Police have reported no arrests after a Pride parade in Montreal was disrupted by anti-Israel protesters and a face-off with police.

Fierté Montréal, or Montreal Pride’s march, was disrupted by several anti-Israel LGBT+ activist groups on Sunday, which claimed that Montreal Pride is funding genocide with its apparent support of “Zionist and Israeli companies.” 

Police told True North that no arrests or injuries were reported despite the clash.

The protest began at Metcalfe St. and René-Lévesque Blvd. at 1 p.m. and ended on time at 4:50 p.m., though protesters disrupted the flow of the march, first intercepting the parade at René-Lévesque and Jeanne-Mance St.

A police representative said the group sometimes partially blocked the parade, forcing Pride marchers to move around them. At various locations throughout the event, the protesters completely blocked the parade.

“At one point, the longest time protesters blocked the parade completely was 30 minutes. The organizers and the SPVM officers took a bypass, taking the other side of the street to let the march continue,” police said. 

A left-wing activist group Clash MTL claimed responsibility for hijacking a street sign to call to “globalize the intifada” and “escalate” last month and posted a video tagging various anti-Israel groups, who banded together and clashed with police at the event.

“Today, Montreal Pride organizers sent SPVM riot police to attack Palestine protesters who disrupted the Pride parade. It won’t soon be forgotten,” the group posted. “Bravo to F.A.G.S. #prideisariot.”

The Faction Anti-Genocidaire et Solidaire, better known as F.A.G.S, a group that describes itself as “Queers of conscience denouncing Fierté Montreal’s pinkwashing,” was a primary organizer of the protest against the Pride parade.

The group called for support earlier in the day due to police presence at the parade. 

“Support needed at René Levesque and Jeanne Mance! F.A.G.S. is marching against Fierté Montreal’s investments in so-called Israel!” the group said before informing participants to dress in “flamboyant / normie queer bloc or drag bloc” to conceal identities and to blend in with the parade.

A look at the F.A.G.S. Instagram page shows the group uses an upside-down triangle in place of the letter A in its name. The inverted triangle has become a pro-Hamas symbol as an inverted red triangle is used in Hamas propaganda videos to indicate the next target of the terrorist group’s gunfire.
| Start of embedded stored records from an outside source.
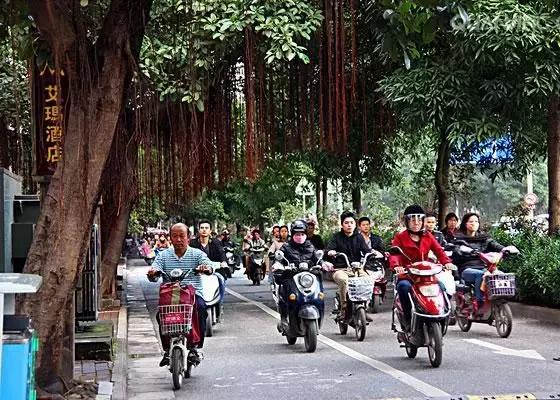 南宁未来十年内值得买的房,南宁房产是否具有投资价值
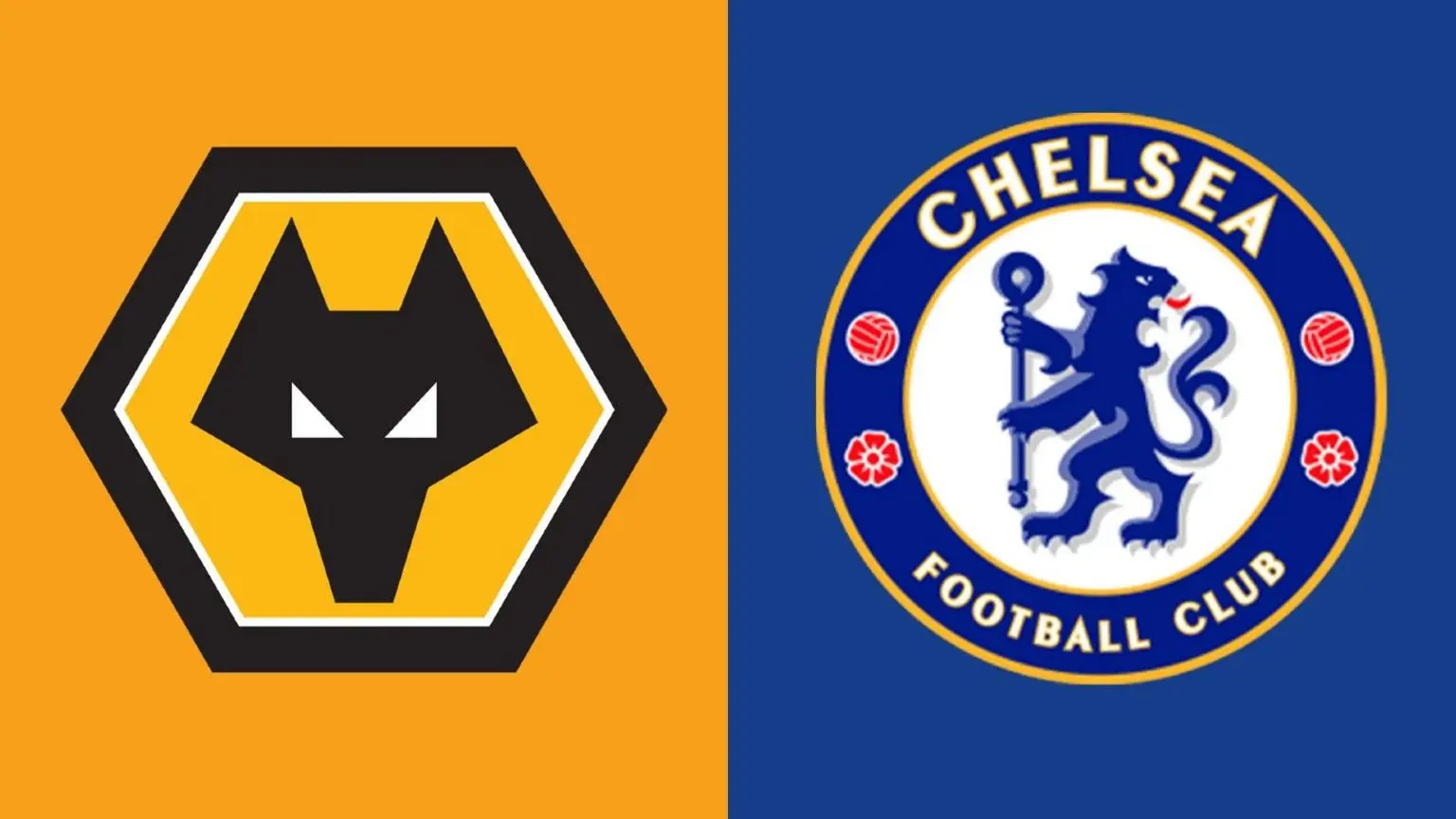 Wolves vs Chelsea: Μια σημαντική αναμέτρηση στην Premier League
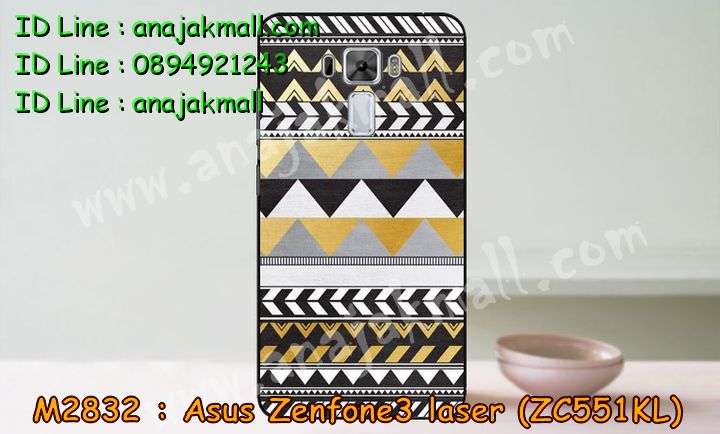 เคส ASUS ZenFone3 zc551kl,รับทำเคสเอซุส ZenFone3 zc551kl,เคสยางใส ASUS ZenFone3 zc551kl,รับพิมพ์ลายเคส ASUS ZenFone3 zc551kl,เคสโรบอท ASUS ZenFone3 zc551kl,เคส 2 ชั้น ASUS ZenFone3 zc551kl,รับสกรีนเคส ASUS ZenFone3 zc551kl,เคสปิดหน้าเอซุส ZenFone3 zc551kl,เคสกรอบหลัง ZenFone3 zc551kl,เคสหนังฝาพับ ASUS ZenFone3 zc551kl,รับทำเคสลายการ์ตูน ASUS ZenFone3 zc551kl,เคสมิเนียมหลังกระจก ZenFone3 zc551kl,ฝาหลังกันกระแทก ASUS ZenFone3 zc551kl,เคสสมุด ZenFone3 zc551kl,เคสฝาพับกระจกเอซุส ZenFone3 zc551kl,ขอบอลูมิเนียม ASUS ZenFone3 zc551kl,เคสฝาพับ ASUS ZenFone3 zc551kl,เคสหนังสกรีนการ์ตูนเอซุส ZenFone3 zc551kl,เคสกันกระแทก ASUS ZenFone3 zc551kl,เคสพิมพ์ลาย ASUS ZenFone3 zc551kl,เคสแข็งพิมพ์ลาย ASUS ZenFone3 zc551kl,เคสสกรีนลาย 3D ZenFone3 zc551kl,เคสลาย 3 มิติ ZenFone3 zc551kl,เคสกันกระแทก ASUS ZenFone3 zc551kl,เคสทูโทน ASUS ZenFone3 zc551kl,เคสสกรีน 3 มิติ ZenFone3 zc551kl,เคสลายการ์ตูน 3 มิติ ZenFone3 zc551kl,เคสอลูมิเนียมกระจกเอซุส ZenFone3 zc551kl,เคสเปิดปิดสกรีนการ์ตูนเอซุส ZenFone3 zc551kl,เคสพิมพ์ลาย ASUS ZenFone3 zc551kl,เคสบัมเปอร์ ZenFone3 zc551kl,เคสคริสตัล zenfone zc551kl,เคสสกรีน ASUS ZenFone3 zc551kl,เคสกันกระแทกโรบอท ASUS ZenFone3 zc551kl,เคสยางติดแหวนคริสตัล zenfone zc551kl,กรอบแข็งดำการ์ตูน zenfone zc551kl,กรอบกันกระแทก zenfone zc551kl,สกรีนการ์ตูน zenfone zc551kl,กรอบดำ zenfone zc551kl,เคสอลูมิเนียมเอซุส ZenFone3 zc551kl,เคสยางกรอบแข็ง ASUS ZenFone3 zc551kl,ขอบโลหะ ZenFone3 zc551kl,เคสหูกระต่าย ZenFone3 zc551kl,เคสสายสะพาย ZenFone3 zc551kl,เคสประดับเอซุส ZenFone3 zc551kl,เคสยางการ์ตูน ASUS ZenFone3 zc551kl,กรอบโลหะขอบอลูมิเนียมเอซุส ZenFone3 zc551kl,กรอบอลูมิเนียม ZenFone3 zc551kl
An inverted pink triangle was also used to indicate gay prisoners in concentration camps run by the National Socialist Party of Germany during WW2.
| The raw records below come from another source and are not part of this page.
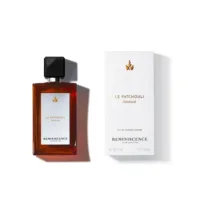 Les Iconiques - Le Patchouli Edt Intense Vapor by Reminiscence
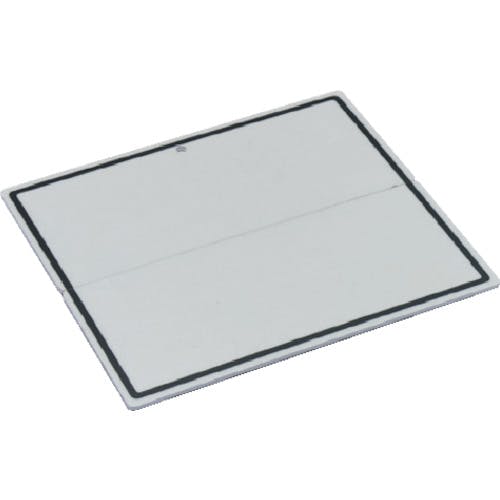 ボッシュ ターゲットパネル 2607001391 レーザー距離計用オプション ボッシュ ターゲットパネル 2607001391 レーザー距離計用オプション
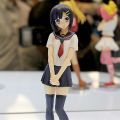 Extra Figure もしドラ 北条文乃 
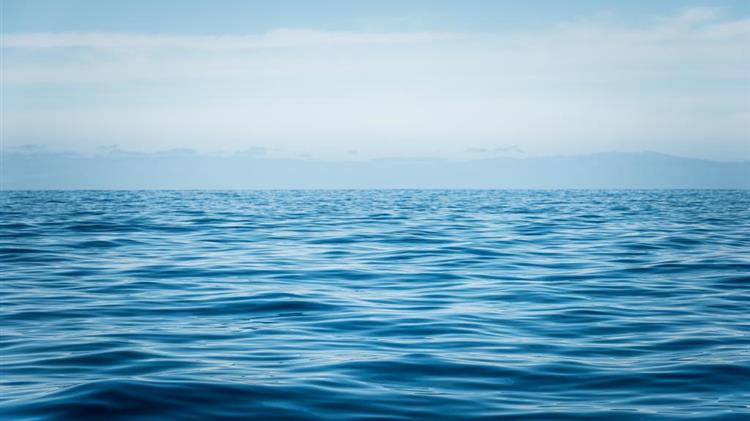 Sustainable blue economy to support EU's green recovery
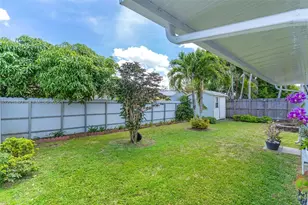 13520 SW 180th Terrace, Miami, FL 33177 - Photo 29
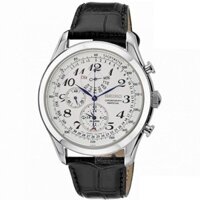 Seiko Perpetual Chronograph SPC131P1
Another group tagged in connection with the protest was Pink Bloc MTL, which describes itself as an organization of queer and anticapitalist revolutionaries.

F.A.G.S. also coordinated a “Rad, (radical) Pride” event with Pink Bloc MTL Saturday night. The event, which was billed as anti-capitalist, anti-Zionist, anti-patriarchy and anti-police, ended in vandalized businesses and clashes with police.

Clash MTL framed the damage as the fault of police for “creating a volatile situation” when they attempted to disperse the protest.

“The demonstration ping-ponged from one end of the Village to the other, throwing fires fireworks and breaking windows on Sainte-Catherine, entering and leaving at certain moments the dense crowd of the festival to escape the police,” Clash MTL posted to Instagram. “There is no pride in genocide. Our pride is an intifada!”

One woman on a post from the Pride event, which was cancelled, claimed that she was working in one business that was targeted in the Rad Pride event, which left her “traumatized for (her) life.”

“Don’t tell me it’s a f#@%ng peaceful protest if y’all breaking things…I’m just trying to survive like y’all in this f#%^ng economy. Breaking things will never make a change. Now I’m scared to go to work just in case y’all tryna break more,” Noemy Tremblay said on Instagram.

The groups involved in organizing the protest and Fierté Montréal did not respond to True North’s request for comment.